Regarding your “too short” criticism: Bear in mind that it’s a kid’s movie at heart. You can’t go too much more than 90 minutes when your target audience includes a sizable chunk of 7-year olds. I’m taking my 5 year old daughter to in on Wednesday, and it’ll be her first movie in the movie theater. Looking forward to it SO MUCH.
I believe this is the first Disney animation that has been wholly produced under the new regime introduced by John Lassiter after Disney bought Pixar, and is a revival of traditional 2D hand-drawn animation.
I’m a die-hard Pixar fan, but this is good to see.
This sounds reassuring, and I am really looking forward to seeing it. I am getting sick to death of what is apparently the new Hollywood “requirement” for animation – not only that it be CGI, but that it now be in THREE-DEEE! I don’t have anything against CGI or even necessarily 3-D (though most of the time that latter seems more like a gimmick to me), but think it ought to be up to the artist to decide what medium is best to express his or her ideas, not some accountant or head-office suit.
I managed to catch what was apparently the very last screening of “The Fantastic Mr. Fox” at my local cinema last week. I dragged a few fellow anime fan friends who hadn’t been really enthused about it, but ended up liking it a lot. I don’t know off the top of my head how well that film did in the box office, but it had a lot of really nifty and unexpected touches and was more sophisticated in its characterization than the trailers would lead one to believe. I also hope that did well enough to encourage the suits to break out of the “animation==CGI” thinking.

**WORK ORDER:** Carry on the reader comments on hand-drawn animation from the point where they stop. The lines after the reader comments on hand-drawn animation have no connection to them.

**DATA TO EXAMINE:**
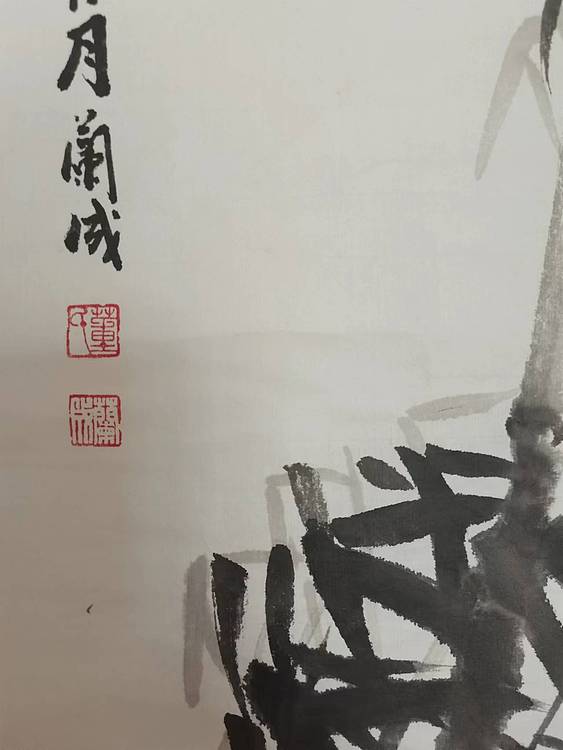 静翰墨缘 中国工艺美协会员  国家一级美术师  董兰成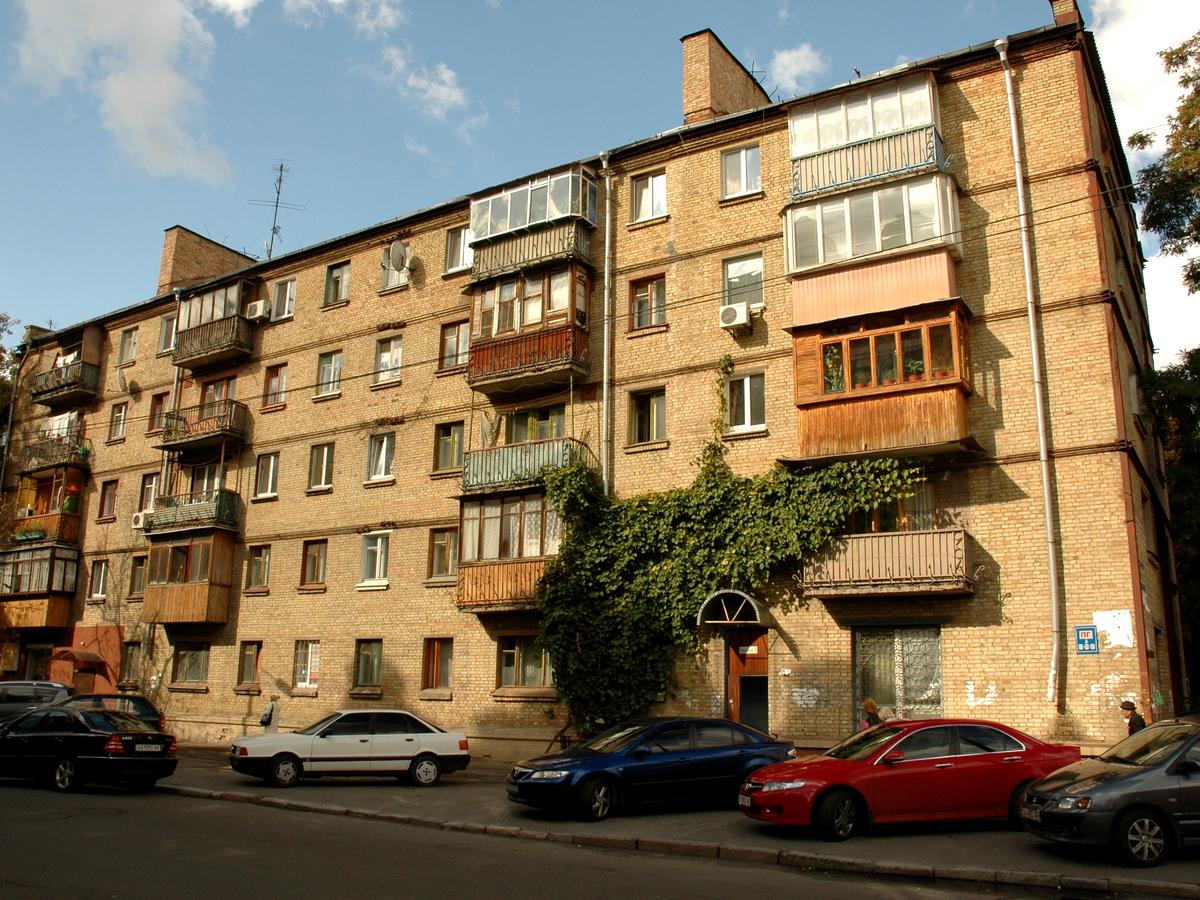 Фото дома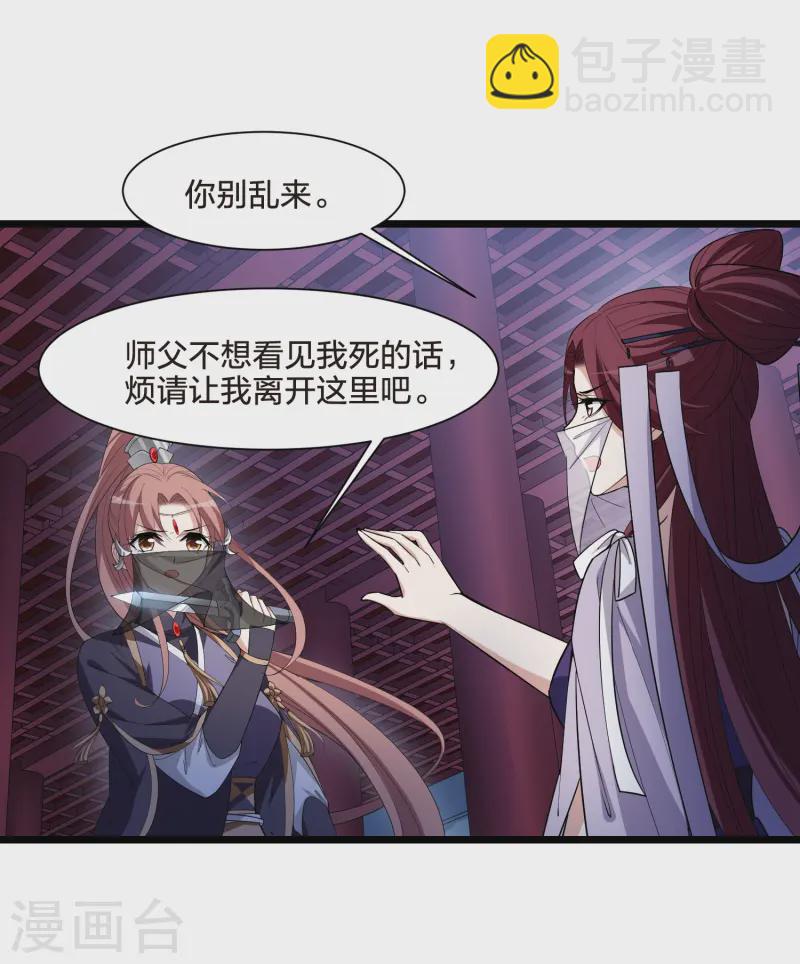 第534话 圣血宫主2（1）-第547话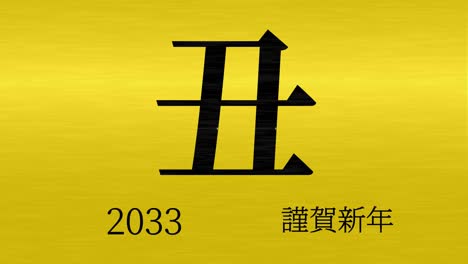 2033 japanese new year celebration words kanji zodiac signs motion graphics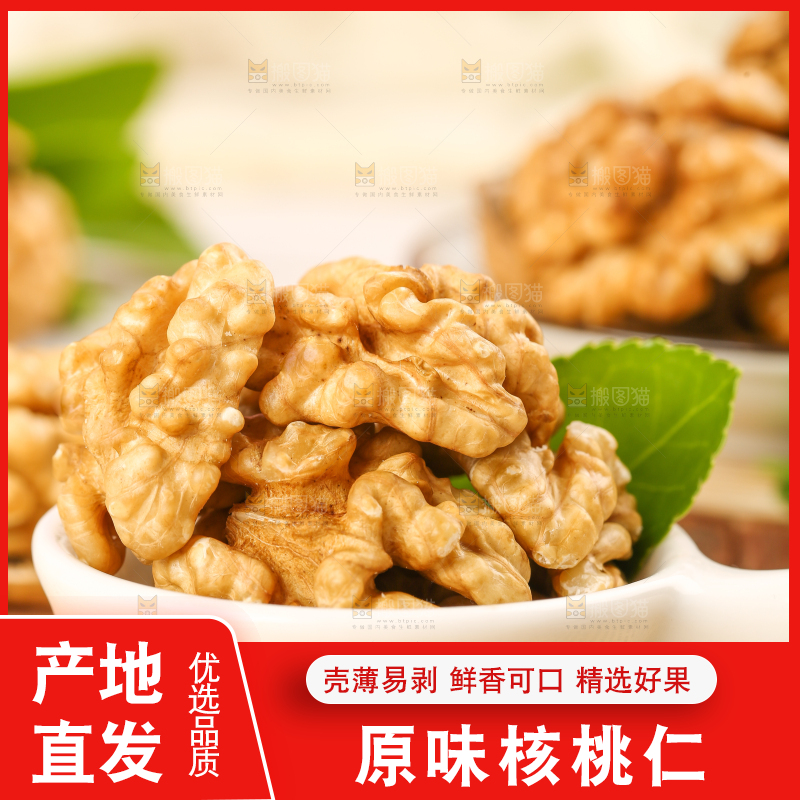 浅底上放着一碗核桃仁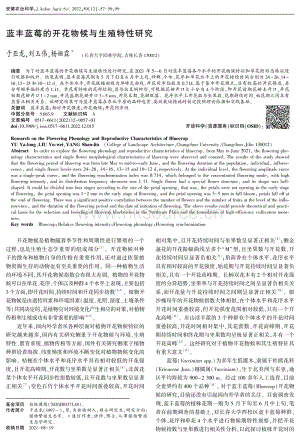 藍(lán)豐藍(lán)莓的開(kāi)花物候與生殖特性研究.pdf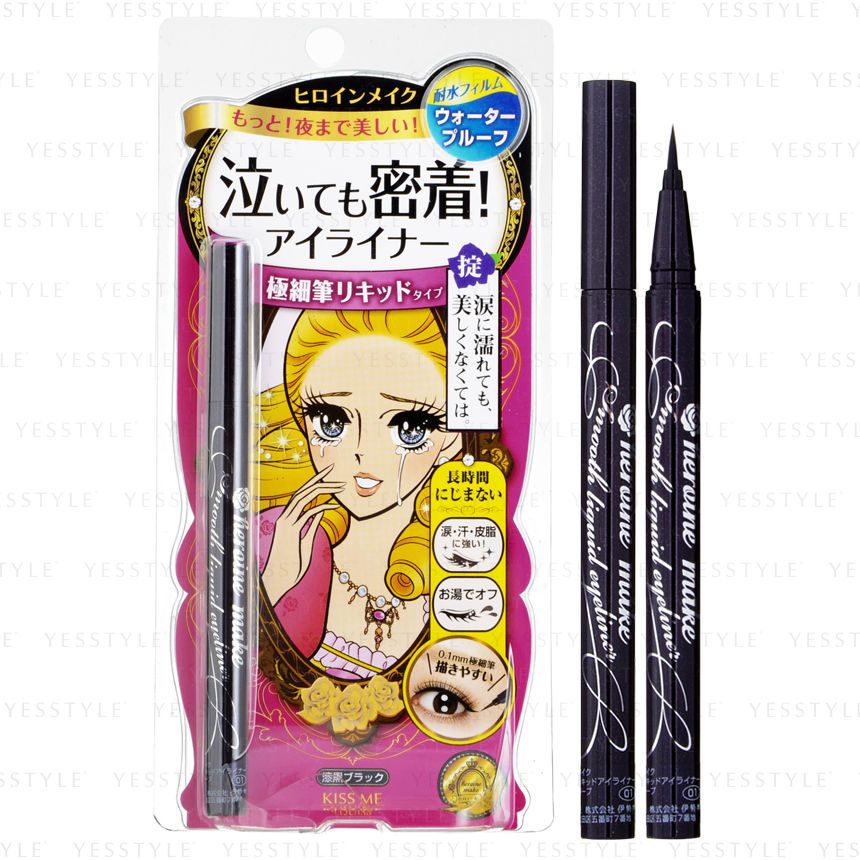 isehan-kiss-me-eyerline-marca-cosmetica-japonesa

**RESULT FOR THIS EXERCISE:**
Looking forward to taking the girls, although I have a sneaking suspicion my 10-year old will say he is “too old” for Disney movies “about girls.”
I hope they handle the Southern accents well – if there’s one thing I can’t stand it’s a fake southern accent, rather along the lines of the average Brit’s opinion of Dick van Dyke’s cockney in Mary Poppins. I couldn’t even go see Wolverine due to Gambit’s “southern” (isn’t he supposed to be Cajun?) accent in the previews.
*shudder*
I didn’t realize Kieth David was lending his voice. That’s great news to me!
I loved the movie, and I will agree that there were too many songs, but I till loved it anyway.
Very Pun-y.
Nor is she an orphan or a runaway. In the world of Disney, this is a bigger accomplishment rather than a black princess, I believe.
Don’t forget Belle, who was neither an orphan nor a runaway nor a princess (until the last five seconds, that is).
True, though Belle does spend most of the movie away from her dad.